If you're turned off by dating apps because you're afraid to be ghosted by a prospective match, now could be the perfect time for you to reinstate your dating profile.
According to new data from Hinge, which bills itself as a dating app meant to be deleted, users are ghosting, or cutting off all communication with no explanation, their matches less than they were before the coronavirus pandemic.
After surveying Hinge users about their pandemic dating app habits, Hinge researchers found 27% of users reported ghosting less often than they did before the pandemic.
Before the pandemic, 63% of the surveyed singles admitted to ghosting a match, and said it was their top gripe with the dating app.
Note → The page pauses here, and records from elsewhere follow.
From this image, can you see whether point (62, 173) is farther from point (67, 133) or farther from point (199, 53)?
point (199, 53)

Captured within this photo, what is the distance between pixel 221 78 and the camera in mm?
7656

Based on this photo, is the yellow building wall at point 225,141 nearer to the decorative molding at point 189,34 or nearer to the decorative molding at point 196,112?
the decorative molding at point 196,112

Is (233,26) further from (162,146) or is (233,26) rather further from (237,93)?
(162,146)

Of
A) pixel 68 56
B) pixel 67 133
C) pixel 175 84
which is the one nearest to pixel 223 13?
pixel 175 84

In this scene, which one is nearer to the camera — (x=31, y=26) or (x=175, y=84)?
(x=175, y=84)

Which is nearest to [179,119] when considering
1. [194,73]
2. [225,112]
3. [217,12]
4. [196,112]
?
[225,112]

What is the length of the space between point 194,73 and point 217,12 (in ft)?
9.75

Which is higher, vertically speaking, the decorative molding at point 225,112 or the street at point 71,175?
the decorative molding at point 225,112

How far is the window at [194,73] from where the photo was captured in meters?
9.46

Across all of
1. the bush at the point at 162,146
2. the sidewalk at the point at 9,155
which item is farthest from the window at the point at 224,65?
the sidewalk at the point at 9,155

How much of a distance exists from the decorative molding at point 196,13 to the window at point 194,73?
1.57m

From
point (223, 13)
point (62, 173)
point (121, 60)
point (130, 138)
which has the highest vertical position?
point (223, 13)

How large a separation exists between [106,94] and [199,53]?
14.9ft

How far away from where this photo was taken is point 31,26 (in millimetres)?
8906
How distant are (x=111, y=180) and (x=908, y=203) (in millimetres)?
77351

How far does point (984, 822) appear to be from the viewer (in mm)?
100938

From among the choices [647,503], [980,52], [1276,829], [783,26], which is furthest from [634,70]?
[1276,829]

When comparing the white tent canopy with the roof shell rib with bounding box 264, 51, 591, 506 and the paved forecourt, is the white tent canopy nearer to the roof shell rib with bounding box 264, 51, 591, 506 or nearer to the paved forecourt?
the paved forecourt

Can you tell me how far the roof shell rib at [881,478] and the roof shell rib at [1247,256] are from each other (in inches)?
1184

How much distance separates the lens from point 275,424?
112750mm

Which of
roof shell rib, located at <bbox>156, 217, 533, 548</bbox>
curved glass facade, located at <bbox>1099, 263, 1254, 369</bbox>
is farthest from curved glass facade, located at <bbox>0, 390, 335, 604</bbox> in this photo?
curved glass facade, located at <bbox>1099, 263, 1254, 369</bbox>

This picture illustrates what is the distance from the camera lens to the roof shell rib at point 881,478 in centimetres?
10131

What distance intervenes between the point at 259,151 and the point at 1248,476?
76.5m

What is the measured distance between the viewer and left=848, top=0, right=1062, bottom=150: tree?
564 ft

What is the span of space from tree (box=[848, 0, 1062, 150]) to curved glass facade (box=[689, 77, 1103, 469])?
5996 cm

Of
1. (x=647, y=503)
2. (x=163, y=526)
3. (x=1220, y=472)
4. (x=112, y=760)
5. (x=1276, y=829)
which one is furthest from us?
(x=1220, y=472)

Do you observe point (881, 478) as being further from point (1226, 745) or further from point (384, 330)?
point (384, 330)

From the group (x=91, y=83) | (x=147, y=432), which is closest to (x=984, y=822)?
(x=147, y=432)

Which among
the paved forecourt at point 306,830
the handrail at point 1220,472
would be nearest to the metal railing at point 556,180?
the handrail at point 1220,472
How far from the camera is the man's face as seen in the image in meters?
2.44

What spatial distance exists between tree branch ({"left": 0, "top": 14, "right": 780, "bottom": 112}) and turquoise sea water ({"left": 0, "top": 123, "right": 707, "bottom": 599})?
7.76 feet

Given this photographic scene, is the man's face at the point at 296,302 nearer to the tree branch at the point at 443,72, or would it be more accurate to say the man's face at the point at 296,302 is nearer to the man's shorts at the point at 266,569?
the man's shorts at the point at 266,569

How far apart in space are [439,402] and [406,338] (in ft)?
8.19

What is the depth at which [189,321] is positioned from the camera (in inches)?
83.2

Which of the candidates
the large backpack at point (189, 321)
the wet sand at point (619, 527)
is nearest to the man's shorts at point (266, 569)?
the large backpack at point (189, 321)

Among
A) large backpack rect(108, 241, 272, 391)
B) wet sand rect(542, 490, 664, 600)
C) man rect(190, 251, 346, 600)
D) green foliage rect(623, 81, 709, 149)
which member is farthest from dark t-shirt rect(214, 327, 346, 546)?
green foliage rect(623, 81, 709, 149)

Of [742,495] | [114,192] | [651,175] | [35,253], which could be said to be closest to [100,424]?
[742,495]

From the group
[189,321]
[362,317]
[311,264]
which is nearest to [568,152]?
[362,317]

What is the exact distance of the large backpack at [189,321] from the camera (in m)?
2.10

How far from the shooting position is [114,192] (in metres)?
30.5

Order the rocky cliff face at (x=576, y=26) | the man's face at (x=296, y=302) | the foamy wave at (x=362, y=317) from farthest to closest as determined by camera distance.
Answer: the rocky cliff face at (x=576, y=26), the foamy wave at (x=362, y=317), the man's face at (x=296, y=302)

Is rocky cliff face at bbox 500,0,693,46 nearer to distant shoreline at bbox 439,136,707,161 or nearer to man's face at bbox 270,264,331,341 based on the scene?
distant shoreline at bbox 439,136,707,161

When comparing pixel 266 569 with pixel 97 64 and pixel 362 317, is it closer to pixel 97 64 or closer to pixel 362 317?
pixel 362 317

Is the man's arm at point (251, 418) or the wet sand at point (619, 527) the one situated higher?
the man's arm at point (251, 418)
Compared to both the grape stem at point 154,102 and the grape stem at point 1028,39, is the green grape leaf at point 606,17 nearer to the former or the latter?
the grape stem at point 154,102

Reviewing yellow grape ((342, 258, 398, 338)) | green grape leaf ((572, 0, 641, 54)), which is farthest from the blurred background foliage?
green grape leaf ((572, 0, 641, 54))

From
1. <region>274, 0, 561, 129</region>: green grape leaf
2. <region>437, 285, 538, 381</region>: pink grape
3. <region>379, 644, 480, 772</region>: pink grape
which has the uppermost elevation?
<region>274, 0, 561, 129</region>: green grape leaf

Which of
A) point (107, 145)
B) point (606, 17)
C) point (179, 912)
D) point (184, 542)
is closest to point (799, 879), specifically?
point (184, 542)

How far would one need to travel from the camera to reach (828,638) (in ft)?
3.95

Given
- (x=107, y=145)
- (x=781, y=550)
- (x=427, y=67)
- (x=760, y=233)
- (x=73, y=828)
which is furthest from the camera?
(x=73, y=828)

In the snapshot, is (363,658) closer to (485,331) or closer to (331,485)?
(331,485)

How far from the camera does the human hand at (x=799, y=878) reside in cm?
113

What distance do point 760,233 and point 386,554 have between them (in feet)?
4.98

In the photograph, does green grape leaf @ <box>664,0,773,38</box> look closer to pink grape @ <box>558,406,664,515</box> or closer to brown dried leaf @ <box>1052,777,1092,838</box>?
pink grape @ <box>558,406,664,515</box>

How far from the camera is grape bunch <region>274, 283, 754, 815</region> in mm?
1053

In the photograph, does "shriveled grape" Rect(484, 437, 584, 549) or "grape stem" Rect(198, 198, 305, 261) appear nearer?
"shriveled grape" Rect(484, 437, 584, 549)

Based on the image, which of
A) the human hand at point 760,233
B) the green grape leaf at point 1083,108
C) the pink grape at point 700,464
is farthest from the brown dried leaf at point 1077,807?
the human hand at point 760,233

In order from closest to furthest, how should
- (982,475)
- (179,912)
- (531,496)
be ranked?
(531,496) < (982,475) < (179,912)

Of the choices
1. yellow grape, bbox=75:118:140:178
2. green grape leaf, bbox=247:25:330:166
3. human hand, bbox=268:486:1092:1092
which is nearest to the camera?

This statistic is promising, considering Hinge dates, both in-person or through video chat, increased by 17% from August 2019 to August 2020.
The uptick in dates and decrease in ghosting could be a sign singles are longing for companionship during this isolating time.
"Turbo relationships," where partners become more serious about their status more quickly than normal, have increased during the pandemic, Insider previously reported. Turbo relationships often involve moving in together sooner than what's considered traditional.
"In wider periods of societal unrest, couples often pull together," therapist Peter Saddington said in a June Relate and eHarmony "Relationships in Lockdown" report. "The combination of more time spent together, heightened anxiety levels and the removal of common routines – like seeing friends – is an intense mix."
And despite social-distancing guidelines, singles are banding together online to find connection.
Facebook groups geared towards singles with specific values or interests, like CoronaCrush (which has 11,793 members) and MeetJew University Dating (38,884 members), have cropped up, Insider previously reported.
Additionally, dating apps like Bumble and Hinge have pivoted their apps to make way for pandemic-friendly dating.
Bumble now allows US singles to match with anyone in the country, rather than in close proximity, to foster longer-distance bonds. And Hinge rolled out an in-app video dating program so singles can keep their love lives buzzing without compromising their health.